Why Alcohol?
Alcohol is used for extracts because the flavor compounds (plant oils) you are trying to extract do not easily dissolve in water. Alcohol (typically bourbon or vodka) will do the trick. Make sure you use +80 proof because it also acts as a preservative.
Making Mint Extract
To make an extract, tear up or coarsely chop and bruise washed mint leaves into a measuring cup (you'll end up with about twice the volume of extract as you have leaves). Transfer the leaves to a glass container with a tight-fitting lid. Add about twice the alcohol (by volume) as you had leaves. Cover and shake.
The mint leaves will tend to float to the top, but give it a chance. After a few days, they'll start to bog down with alcohol and sink. Shake it every few days or so. After a month, you'll have mint extract. Strain the leaves and store.
Adjusting the Strength of Your Extract
The longer you let the leaves steep, the stronger the extract will become until all the oils are essentially spent. You can sample the extract along the way until you get something to your liking. If you want something stronger, you can add fresh leaves to your strained extract and continue the process. There's a limit though; as the alcohol become saturated, you'll get diminishing returns by adding more leaves.
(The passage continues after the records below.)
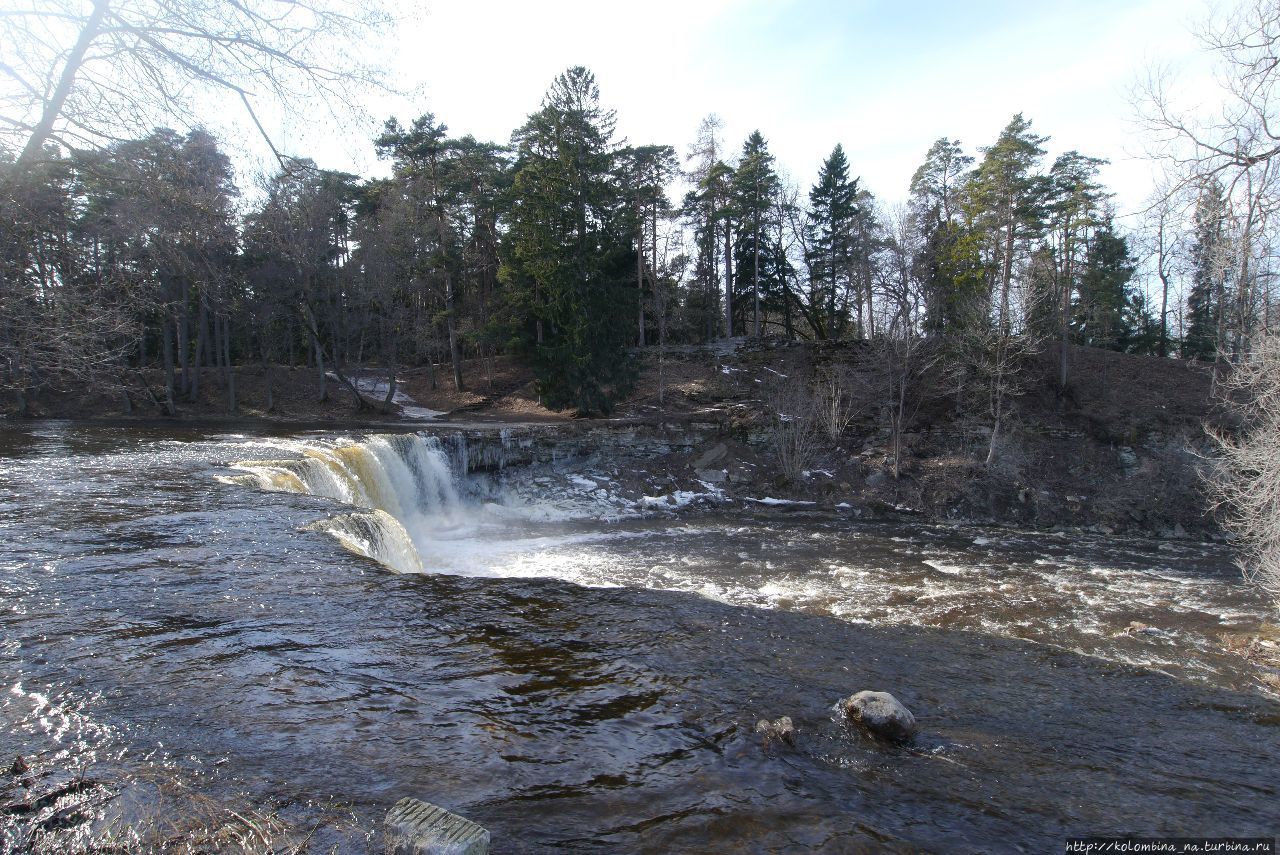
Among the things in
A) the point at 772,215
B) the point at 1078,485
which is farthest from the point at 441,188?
the point at 1078,485

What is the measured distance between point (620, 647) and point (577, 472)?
14.7 metres

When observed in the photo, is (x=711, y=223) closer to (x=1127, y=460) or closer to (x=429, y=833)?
(x=1127, y=460)

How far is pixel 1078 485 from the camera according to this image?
66.7ft

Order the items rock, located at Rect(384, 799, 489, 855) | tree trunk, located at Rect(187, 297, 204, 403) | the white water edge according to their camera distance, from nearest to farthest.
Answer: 1. rock, located at Rect(384, 799, 489, 855)
2. the white water edge
3. tree trunk, located at Rect(187, 297, 204, 403)

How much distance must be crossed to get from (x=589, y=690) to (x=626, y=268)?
2420 centimetres

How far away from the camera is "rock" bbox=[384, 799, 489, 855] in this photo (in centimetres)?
279

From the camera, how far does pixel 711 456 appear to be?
21469mm

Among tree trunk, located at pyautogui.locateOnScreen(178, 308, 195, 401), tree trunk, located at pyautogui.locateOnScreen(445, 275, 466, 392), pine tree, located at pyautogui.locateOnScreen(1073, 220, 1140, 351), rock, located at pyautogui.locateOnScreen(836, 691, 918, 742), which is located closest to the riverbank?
tree trunk, located at pyautogui.locateOnScreen(178, 308, 195, 401)

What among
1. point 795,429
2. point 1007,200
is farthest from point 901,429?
point 1007,200

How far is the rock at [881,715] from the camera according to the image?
4.66m

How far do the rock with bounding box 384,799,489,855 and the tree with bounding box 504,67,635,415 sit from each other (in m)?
22.7

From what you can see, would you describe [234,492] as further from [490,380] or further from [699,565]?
[490,380]

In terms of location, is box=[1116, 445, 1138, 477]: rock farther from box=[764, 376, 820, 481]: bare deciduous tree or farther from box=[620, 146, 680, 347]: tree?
box=[620, 146, 680, 347]: tree

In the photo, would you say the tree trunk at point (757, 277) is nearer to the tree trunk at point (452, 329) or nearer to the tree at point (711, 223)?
the tree at point (711, 223)
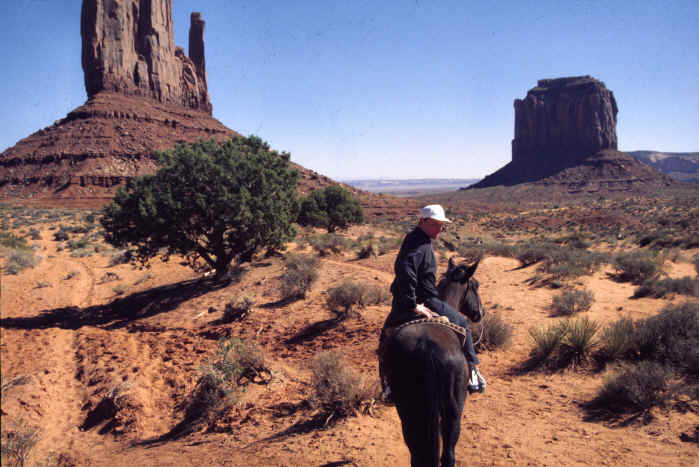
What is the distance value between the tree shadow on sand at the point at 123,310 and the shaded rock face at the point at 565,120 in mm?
116854

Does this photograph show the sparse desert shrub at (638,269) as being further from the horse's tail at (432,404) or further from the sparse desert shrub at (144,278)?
the sparse desert shrub at (144,278)

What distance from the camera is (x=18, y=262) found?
45.2 feet

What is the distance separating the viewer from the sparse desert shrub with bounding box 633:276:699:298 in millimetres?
10492

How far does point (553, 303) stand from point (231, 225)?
10860 millimetres

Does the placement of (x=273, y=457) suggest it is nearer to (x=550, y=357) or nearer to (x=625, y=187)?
(x=550, y=357)

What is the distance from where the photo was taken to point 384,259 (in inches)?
660

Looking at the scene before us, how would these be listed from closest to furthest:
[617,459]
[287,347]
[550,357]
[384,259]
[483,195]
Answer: [617,459] → [550,357] → [287,347] → [384,259] → [483,195]

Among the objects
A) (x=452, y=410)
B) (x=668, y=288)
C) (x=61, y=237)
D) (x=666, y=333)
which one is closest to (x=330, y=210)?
(x=61, y=237)

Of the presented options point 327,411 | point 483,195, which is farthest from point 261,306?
point 483,195

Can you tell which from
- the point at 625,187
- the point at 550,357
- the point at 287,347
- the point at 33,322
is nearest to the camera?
the point at 550,357

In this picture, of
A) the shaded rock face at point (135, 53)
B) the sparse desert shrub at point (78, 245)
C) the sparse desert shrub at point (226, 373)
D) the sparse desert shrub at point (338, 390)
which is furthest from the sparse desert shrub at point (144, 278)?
the shaded rock face at point (135, 53)

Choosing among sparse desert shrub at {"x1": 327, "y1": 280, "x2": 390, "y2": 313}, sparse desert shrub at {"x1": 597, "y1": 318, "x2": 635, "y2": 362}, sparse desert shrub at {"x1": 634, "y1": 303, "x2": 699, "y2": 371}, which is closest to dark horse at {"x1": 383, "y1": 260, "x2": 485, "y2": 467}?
sparse desert shrub at {"x1": 597, "y1": 318, "x2": 635, "y2": 362}

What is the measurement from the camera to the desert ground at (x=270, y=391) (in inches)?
167

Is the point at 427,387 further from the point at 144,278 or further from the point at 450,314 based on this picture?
the point at 144,278
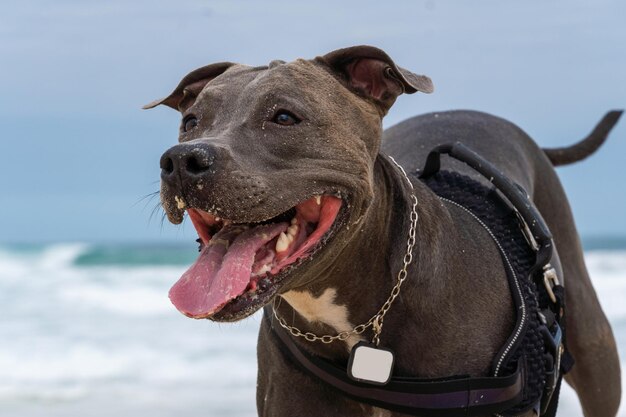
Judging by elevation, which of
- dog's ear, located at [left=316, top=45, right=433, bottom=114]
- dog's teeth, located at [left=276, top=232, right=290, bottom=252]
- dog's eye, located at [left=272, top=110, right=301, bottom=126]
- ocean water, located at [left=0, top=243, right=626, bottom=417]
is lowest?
ocean water, located at [left=0, top=243, right=626, bottom=417]

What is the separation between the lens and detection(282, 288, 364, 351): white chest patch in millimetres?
3560

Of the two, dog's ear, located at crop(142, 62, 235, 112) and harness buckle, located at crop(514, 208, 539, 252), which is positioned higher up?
dog's ear, located at crop(142, 62, 235, 112)

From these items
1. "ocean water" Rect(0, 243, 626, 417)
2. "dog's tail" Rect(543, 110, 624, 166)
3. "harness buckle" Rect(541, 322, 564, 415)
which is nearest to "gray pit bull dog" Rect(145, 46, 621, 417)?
"harness buckle" Rect(541, 322, 564, 415)

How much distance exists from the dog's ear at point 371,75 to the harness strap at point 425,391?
883 mm

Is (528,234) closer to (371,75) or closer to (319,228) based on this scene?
(371,75)

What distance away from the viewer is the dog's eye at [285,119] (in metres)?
3.36

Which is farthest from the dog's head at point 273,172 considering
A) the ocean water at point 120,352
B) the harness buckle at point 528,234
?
the ocean water at point 120,352

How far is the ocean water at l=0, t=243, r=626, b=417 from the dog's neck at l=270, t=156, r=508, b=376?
3.95 meters

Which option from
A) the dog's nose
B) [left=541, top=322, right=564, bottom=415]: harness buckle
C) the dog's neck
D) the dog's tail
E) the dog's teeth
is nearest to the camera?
the dog's nose

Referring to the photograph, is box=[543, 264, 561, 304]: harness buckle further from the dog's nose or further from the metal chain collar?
the dog's nose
Freezing the extract will not congeal the oils for further separation. They're essentially dissolved in the alcohol (unlike water + oil) and the alcohol will not freeze. Extracts are typically too concentrated to drink straight. For all that effort, it's better just to crush a few leaves directly into a drink with whatever ingredients will make it a proper cocktail.
Boiled Leaves isn't Really Mint Extract
The boiling water method you mentioned above wont achieve the same results. Even if concentrated, the flavor compounds in extracts are typically somewhat volatile (which is why you add them near the end of cooking). You're basically making concentrated, flavored mint tea… but it isn't really an extract. And without the alcohol acting as a preservative, you're mint tea will have a somewhat limited shelf life. Even distilling the volatile oils by boiling and condensing into a liquid might get you pure mint oil, but that would likely need very specialized equipment.